The targeted sectors in Pakistan included nuclear oversight, defense logistics, telecommunications, and government administration. In Bangladesh, the focus was on energy utilities, financial institutions, and media organizations. This strategic targeting aligns with intelligence-collection priorities associated with regional competition in South Asia, and the year-long campaign, coupled with the expanding infrastructure, suggests organized, long-term strategic intent by the SloppyLemming group.
The BurrowShell Infection Chain Detailed
BurrowShell functions as an in-memory shellcode implant, initially delivered through the ClickOnce attack chain. The infection process commences when a malicious loader, identified as mscorsvc.dll, is loaded by a renamed Microsoft .NET binary. This binary, typically NGenTask.exe, was masquerading as OneDrive.exe and placed in the same directory. Before any payload execution, the loader performs a crucial check to ascertain if the parent process is operating from an authorized directory. This defensive measure is designed to prevent execution within analysis sandboxes.
Should the location check be successful, the loader establishes persistence by writing a registry entry under SoftwareMicrosoftWindowsCurrentVersionRun. This ensures that OneDrive.exe is launched on every system reboot, maintaining the infection’s presence. Subsequently, the loader reads an RC4-encrypted file named system32.dll. Using a hardcoded 32-character key, it decrypts the file, releasing the BurrowShell implant into memory. Due to the shellcode never residing on disk as a standalone file, traditional file-scanning antivirus solutions are significantly less likely to detect it.
Once active, BurrowShell establishes communication with its command-and-control (C2) server, typically utilizing port 443. The group disguises this traffic to appear as legitimate Windows Update communications. After registering the compromised host with system details, the implant enters a continuous loop of heartbeat check-ins, awaiting further commands. The BurrowShell implant supports a range of fifteen distinct commands, including file operations, screenshot capture, arbitrary shell command execution, and SOCKS proxy tunneling. The Rust-based keylogger, deployed via the Excel macro attack path, complements these capabilities by recording keystrokes, conducting port scanning, and performing network enumeration.
Organizations operating within the government, defense, and critical infrastructure sectors are urged to implement specific defensive measures. Email security tools should be configured to block PDF files containing embedded URLs that point to Cloudflare Workers subdomains. Furthermore, macro execution in externally received Office documents should be disabled. Network teams are advised to monitor connections to *.workers.dev domains and enable SSL/TLS inspection for encrypted traffic directed towards suspicious destinations. Endpoint detection rules should flag instances of NGenTask.exe or phoneactivate.exe loading DLLs from non-standard paths and alert on the presence of unexpected CurrentVersionRun registry entries.

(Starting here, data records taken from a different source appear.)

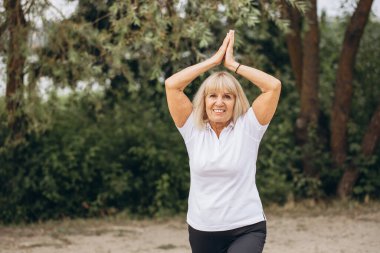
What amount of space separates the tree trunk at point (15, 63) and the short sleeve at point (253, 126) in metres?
5.58

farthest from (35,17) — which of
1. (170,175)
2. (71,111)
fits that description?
(170,175)

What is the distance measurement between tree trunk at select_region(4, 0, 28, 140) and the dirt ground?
4.68 feet

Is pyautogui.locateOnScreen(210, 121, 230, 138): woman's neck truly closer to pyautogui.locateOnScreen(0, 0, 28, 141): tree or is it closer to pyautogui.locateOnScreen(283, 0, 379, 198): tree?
pyautogui.locateOnScreen(0, 0, 28, 141): tree

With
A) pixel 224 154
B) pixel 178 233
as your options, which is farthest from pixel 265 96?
pixel 178 233

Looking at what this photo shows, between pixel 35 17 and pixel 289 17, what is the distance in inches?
145

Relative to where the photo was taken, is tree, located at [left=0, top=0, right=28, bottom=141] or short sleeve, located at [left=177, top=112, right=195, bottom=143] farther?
tree, located at [left=0, top=0, right=28, bottom=141]

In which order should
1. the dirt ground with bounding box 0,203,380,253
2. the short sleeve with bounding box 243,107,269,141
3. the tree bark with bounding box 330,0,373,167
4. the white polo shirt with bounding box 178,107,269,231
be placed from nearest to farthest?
the white polo shirt with bounding box 178,107,269,231 → the short sleeve with bounding box 243,107,269,141 → the dirt ground with bounding box 0,203,380,253 → the tree bark with bounding box 330,0,373,167

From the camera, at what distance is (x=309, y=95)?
11.7 m

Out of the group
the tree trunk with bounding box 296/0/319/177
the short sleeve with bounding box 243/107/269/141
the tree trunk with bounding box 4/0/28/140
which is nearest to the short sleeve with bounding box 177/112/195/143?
the short sleeve with bounding box 243/107/269/141

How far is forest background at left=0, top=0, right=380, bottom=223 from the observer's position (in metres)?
10.1

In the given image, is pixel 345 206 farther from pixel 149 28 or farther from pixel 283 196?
pixel 149 28

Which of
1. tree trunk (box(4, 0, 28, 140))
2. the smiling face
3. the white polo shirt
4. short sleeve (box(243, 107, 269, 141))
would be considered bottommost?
the white polo shirt

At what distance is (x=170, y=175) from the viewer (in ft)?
37.4

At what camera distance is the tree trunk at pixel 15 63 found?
929cm
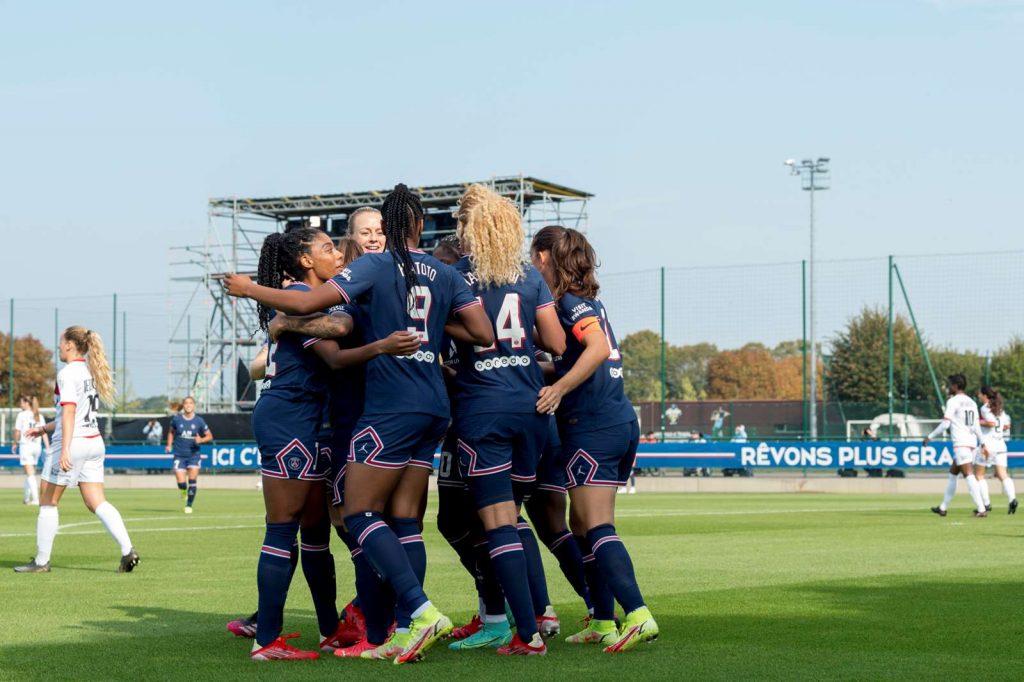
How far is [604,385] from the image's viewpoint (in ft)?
23.1

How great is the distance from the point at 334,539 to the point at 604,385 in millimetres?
8906

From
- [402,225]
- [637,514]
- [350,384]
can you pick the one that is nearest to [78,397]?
[350,384]

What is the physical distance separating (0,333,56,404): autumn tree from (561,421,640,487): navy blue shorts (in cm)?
4008

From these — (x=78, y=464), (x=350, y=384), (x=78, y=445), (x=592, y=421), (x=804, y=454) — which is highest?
(x=350, y=384)

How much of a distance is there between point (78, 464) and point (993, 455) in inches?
596

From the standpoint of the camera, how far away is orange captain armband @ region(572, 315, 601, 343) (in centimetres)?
692

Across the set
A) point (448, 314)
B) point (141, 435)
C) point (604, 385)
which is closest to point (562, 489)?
point (604, 385)

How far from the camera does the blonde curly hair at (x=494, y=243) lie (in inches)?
267

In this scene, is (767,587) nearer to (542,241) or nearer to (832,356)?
(542,241)

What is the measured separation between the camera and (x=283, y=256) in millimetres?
6977

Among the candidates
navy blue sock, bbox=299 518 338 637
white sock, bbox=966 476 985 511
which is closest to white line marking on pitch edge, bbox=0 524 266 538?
navy blue sock, bbox=299 518 338 637

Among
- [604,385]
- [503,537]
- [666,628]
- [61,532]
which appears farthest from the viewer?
[61,532]

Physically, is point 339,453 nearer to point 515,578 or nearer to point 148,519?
point 515,578

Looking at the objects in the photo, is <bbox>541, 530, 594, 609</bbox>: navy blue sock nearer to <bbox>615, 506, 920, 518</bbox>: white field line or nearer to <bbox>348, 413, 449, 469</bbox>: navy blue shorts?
<bbox>348, 413, 449, 469</bbox>: navy blue shorts
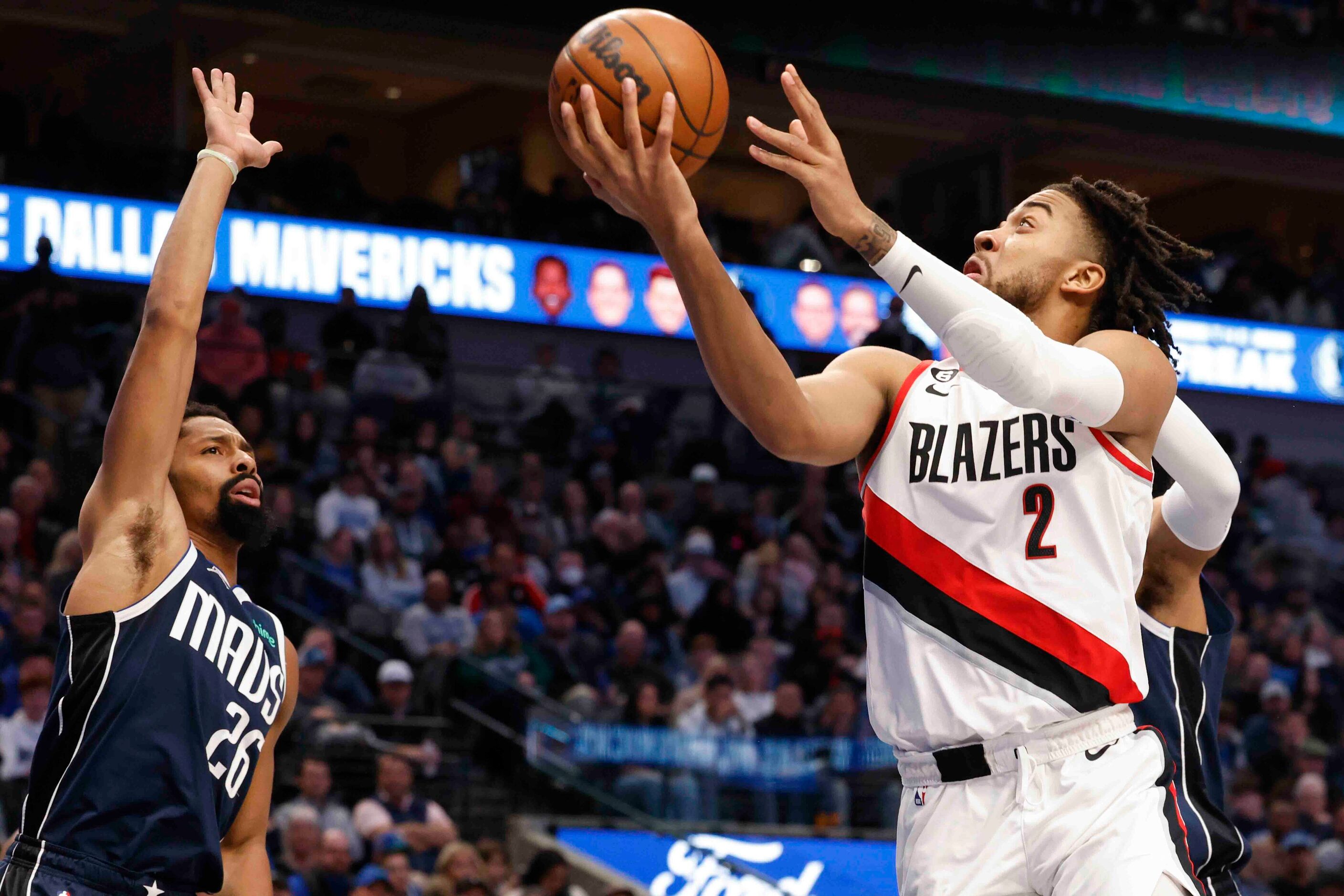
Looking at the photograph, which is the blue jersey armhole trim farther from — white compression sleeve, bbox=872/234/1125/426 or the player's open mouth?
white compression sleeve, bbox=872/234/1125/426

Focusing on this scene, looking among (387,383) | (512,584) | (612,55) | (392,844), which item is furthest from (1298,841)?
(612,55)

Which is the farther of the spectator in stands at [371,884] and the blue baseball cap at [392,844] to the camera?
the blue baseball cap at [392,844]

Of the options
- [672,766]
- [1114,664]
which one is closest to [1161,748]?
[1114,664]

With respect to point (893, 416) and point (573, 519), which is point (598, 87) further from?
point (573, 519)

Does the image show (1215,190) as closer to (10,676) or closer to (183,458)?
(10,676)

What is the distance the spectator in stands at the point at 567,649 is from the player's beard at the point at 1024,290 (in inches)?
360

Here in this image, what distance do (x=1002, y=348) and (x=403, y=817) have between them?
25.9 ft

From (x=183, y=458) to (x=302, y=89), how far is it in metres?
19.0

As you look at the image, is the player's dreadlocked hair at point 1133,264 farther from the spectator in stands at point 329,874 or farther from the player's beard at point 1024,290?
the spectator in stands at point 329,874

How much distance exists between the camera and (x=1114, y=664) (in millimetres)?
3473

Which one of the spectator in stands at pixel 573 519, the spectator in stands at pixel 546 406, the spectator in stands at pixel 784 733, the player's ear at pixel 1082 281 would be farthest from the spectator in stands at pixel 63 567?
the player's ear at pixel 1082 281

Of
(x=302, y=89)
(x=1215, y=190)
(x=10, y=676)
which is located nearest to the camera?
(x=10, y=676)

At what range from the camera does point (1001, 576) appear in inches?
138

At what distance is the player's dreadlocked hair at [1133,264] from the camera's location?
379 cm
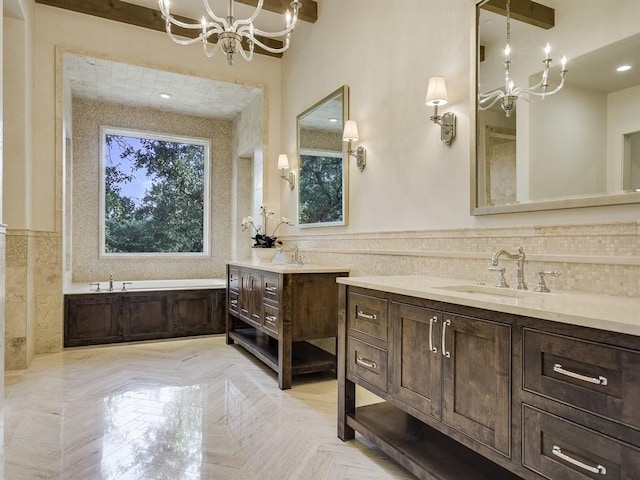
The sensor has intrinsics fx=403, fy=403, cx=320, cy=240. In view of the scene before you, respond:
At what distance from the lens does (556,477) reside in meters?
1.21

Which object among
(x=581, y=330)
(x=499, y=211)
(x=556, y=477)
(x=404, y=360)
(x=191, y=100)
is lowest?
(x=556, y=477)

Regular security awareness training remains a critical component of an effective defense strategy, as both observed attack paths rely on a conscious action from the victim – either clicking a deceptive button or enabling macros. The ongoing nature of this campaign and the sophistication of the tools employed suggest that SloppyLemming will likely continue to evolve its tactics, techniques, and procedures (TTPs) in pursuit of its espionage objectives. Organizations in the targeted regions should remain vigilant and proactively update their security postures.